A espera de mais de meio século para um retrato completo da venerada banda cobra um preço, que Haynes assumiu pagar. Do grupo original, que incluía Lou Reed (guitarra e vocal), John Cale (baixo, viola e teclado), Sterling Morrison (guitarra) e Maureen (Moe) Tucker (bateria), e das pessoas que orbitavam em torno dele, como a cantora alemã Nico (vocal) e o próprio Warhol, apenas Cale e Tucker permaneceram vivos para contar sua versão dos fatos. Quem conhece a banda, sabe que o virtuoso Cale foi expulso por Reed, em setembro de 1968, depois de dois discos gravados, e o próprio cantor decidiu abandonar o projeto para conseguir ser uma “estrela do rock”, seu desejo inconfesso.
Haynes poderia ter produzido um documentário parcial, pendendo para um dos lados. Mas ele optou por contar a melhor história completa por ter tido acesso a um surpreendente material de arquivo, muito dele filmado antes do início dos anos 1970 e obtido junto à fundação de Warhol, a áudios de Reed (que morreu em 2013) e ter contado com a generosidade no melhor estilo de um historiador imparcial diante da versão de um John Cale.
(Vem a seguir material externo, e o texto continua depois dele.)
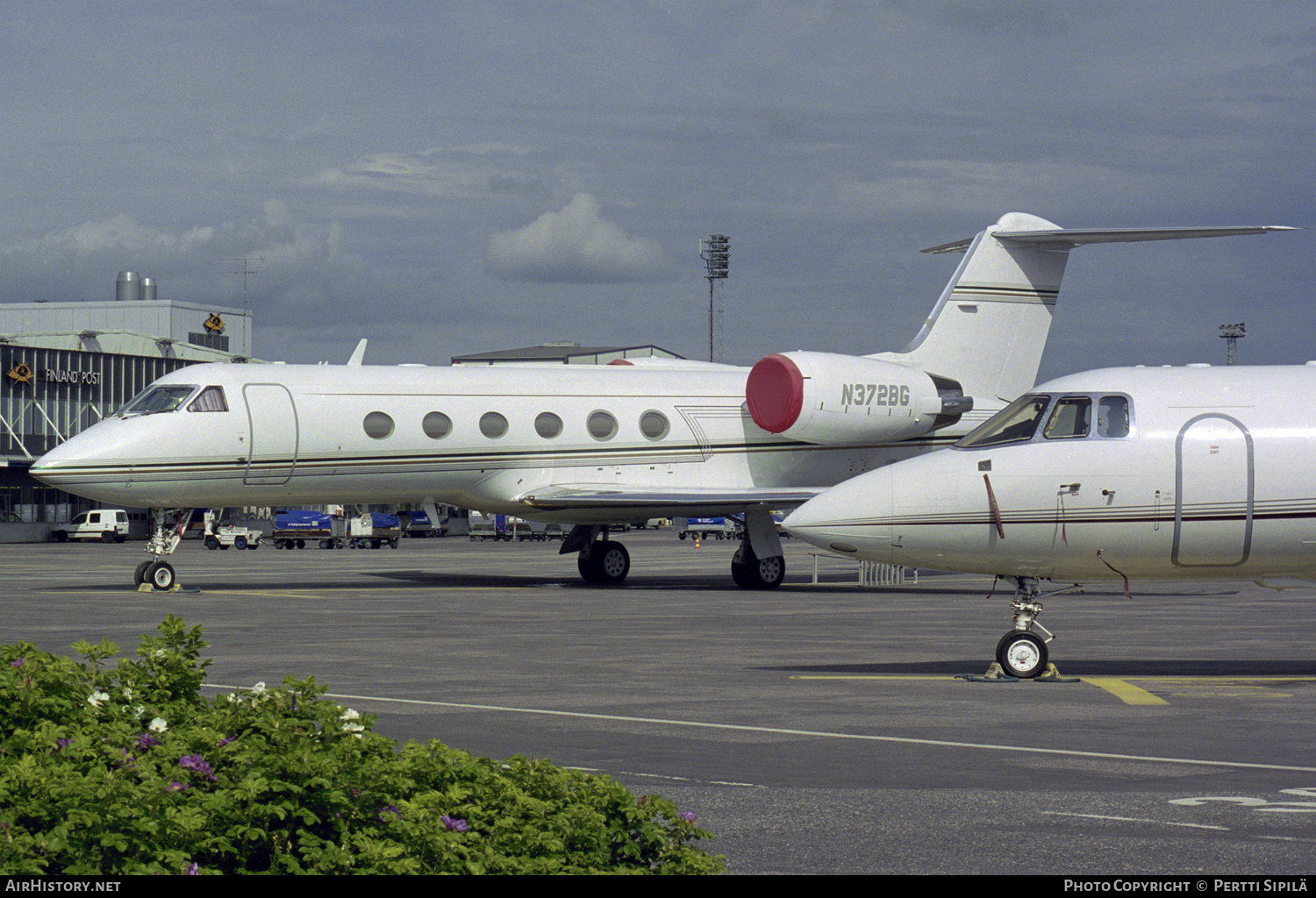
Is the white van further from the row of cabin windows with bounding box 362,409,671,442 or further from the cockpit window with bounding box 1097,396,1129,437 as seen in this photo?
the cockpit window with bounding box 1097,396,1129,437

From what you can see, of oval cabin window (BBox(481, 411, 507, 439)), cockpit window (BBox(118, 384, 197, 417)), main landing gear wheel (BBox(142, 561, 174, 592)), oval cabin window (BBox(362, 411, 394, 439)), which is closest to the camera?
cockpit window (BBox(118, 384, 197, 417))

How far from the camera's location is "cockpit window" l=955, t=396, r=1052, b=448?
13914 millimetres

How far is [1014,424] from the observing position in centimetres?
1402

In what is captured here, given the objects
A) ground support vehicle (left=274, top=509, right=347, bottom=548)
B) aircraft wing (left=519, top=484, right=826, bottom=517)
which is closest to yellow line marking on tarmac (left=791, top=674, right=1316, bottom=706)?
aircraft wing (left=519, top=484, right=826, bottom=517)

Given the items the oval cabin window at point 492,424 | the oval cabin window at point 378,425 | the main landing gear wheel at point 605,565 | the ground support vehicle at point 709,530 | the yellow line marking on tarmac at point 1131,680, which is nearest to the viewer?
the yellow line marking on tarmac at point 1131,680

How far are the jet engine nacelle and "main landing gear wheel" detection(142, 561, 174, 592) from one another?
1141 cm

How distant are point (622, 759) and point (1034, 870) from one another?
3480mm

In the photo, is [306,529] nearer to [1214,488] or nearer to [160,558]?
[160,558]

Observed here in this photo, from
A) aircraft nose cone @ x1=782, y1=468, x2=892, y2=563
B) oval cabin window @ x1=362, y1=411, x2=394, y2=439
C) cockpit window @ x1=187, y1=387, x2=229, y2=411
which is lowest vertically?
aircraft nose cone @ x1=782, y1=468, x2=892, y2=563

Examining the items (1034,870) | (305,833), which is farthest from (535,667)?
(305,833)

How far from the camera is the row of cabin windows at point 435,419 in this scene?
26375 mm

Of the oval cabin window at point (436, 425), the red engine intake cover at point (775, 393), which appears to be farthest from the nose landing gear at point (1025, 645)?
the oval cabin window at point (436, 425)

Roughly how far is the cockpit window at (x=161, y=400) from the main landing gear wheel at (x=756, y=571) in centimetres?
1092

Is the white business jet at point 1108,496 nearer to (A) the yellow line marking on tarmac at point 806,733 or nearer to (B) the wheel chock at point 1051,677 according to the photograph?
(B) the wheel chock at point 1051,677
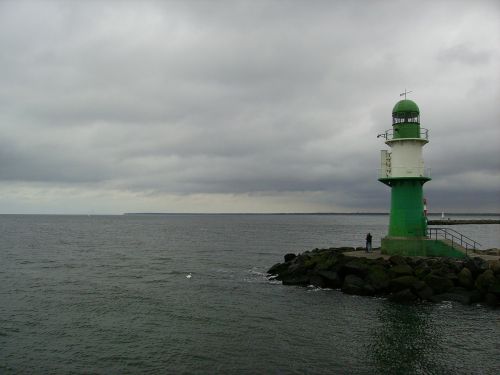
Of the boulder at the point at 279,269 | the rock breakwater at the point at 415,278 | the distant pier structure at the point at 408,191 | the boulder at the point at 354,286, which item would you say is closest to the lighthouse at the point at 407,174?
the distant pier structure at the point at 408,191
Diante desse conjunto, o diretor conseguiu refazer a trajetória da banda de forma precisa. O documentário é surpreendentemente fresco, moderno, como se estivesse falando de personagens da atualidade.
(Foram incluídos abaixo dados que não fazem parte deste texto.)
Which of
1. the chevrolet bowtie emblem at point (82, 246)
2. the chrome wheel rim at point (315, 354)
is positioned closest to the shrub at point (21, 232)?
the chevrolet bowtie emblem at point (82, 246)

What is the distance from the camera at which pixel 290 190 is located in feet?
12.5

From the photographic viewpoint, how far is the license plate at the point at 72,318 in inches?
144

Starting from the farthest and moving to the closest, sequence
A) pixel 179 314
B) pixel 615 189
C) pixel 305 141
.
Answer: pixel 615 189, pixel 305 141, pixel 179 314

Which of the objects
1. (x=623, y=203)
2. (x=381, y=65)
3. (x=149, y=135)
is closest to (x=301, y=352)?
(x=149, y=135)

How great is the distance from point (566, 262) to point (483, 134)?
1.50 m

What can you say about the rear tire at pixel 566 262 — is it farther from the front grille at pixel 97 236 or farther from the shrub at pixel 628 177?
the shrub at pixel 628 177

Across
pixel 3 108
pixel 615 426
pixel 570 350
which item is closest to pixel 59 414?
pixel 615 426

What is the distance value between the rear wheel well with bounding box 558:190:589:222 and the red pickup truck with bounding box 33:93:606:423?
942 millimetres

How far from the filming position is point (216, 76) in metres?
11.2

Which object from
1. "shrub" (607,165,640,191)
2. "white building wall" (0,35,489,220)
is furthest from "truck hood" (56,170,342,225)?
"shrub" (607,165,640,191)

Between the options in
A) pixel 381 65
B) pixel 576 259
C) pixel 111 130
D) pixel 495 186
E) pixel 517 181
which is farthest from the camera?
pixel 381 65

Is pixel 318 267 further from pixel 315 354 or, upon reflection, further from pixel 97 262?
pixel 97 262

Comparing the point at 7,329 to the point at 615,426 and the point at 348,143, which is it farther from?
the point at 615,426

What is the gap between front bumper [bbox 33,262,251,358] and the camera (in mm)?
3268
The Velvet Underground não se vale de uma narração, o que evita a condução da história para um viés em particular. Na verdade, o que se tem são observações apresentadas pelos membros da banda, colegas artistas, amigos e familiares. David Bowie, o camaleão do rock, é um deles. Mas a obra tampouco se aventura em ser uma mera enciclopédia multimídia, recheada de sons e imagens didaticamente expostas. Haynes não se vê claramente obrigado a contar uma história que conecte pontos.
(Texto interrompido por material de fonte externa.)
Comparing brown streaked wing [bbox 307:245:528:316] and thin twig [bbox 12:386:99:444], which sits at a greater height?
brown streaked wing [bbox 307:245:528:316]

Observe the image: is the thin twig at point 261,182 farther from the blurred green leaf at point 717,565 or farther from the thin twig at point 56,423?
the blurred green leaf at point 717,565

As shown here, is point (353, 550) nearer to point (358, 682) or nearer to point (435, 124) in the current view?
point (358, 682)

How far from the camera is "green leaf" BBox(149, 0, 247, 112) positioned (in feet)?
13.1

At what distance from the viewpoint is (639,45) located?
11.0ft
O resultado é que polêmicas ou arestas da trajetória e do fim da banda vão permanecer secretos ou incertos, mesmo depois de assistir ao documentário. Os verdadeiros motivos da contenda entre um vanguardista Cale e um intempestivo e visceralmente pop Reed ficam no ar, e não se resolvem. The Velvet Underground segue o tempo cronológico, tomando como base os discos, hoje clássicos, e os diferentes momentos do grupo em cada um deles. É no mínimo delicioso ouvir Moe Tucker desdenhar do movimento hippie e da onda paz e amor que varreu o planeta: “Nós odiamos isso. Caia na real”, a senhora hoje com 77 anos desdenha. A uma canção “Monday Monday” (Tão boa para mim/ A manhã de segunda foi tudo que eu esperava que fosse), do The Mamas and the Papas, a banda vanguardista vem com um “Sunday Morning” (Domingo de manhã, e estou caindo/
Sinto algo que não quero saber).
O documentário The Velvet Underground se alinha a três trabalhos anteriores de Todd Haynes, que dirigiu Superstar (1987), uma biografia velada de Karen Carpenter, Velvet Goldmine (1998), que trata da cultura do glam rock, e I’m Not There (2007), que explora a faceta de múltiplos personagens e atores de Bob Dylan. No primeiro, o diretor já deixava claro no recorte final que considerava a banda Velvet Underground como “lendária”. Nessa sua nova obra, ele entrega o devido tributo de um fã. Ao jornal The Guardian, ele escreveu (em tradução literal): “Quero dizer, é claro, eu tenho uma inveja artística dessas pessoas, de quão plugados em um momento um músico pode ser, quão diferente seu meio é do meu. Mas nenhum dos meus filmes foi movido por isso. Eles são mais sobre o que a música significa culturalmente, como ela mudou o mundo”.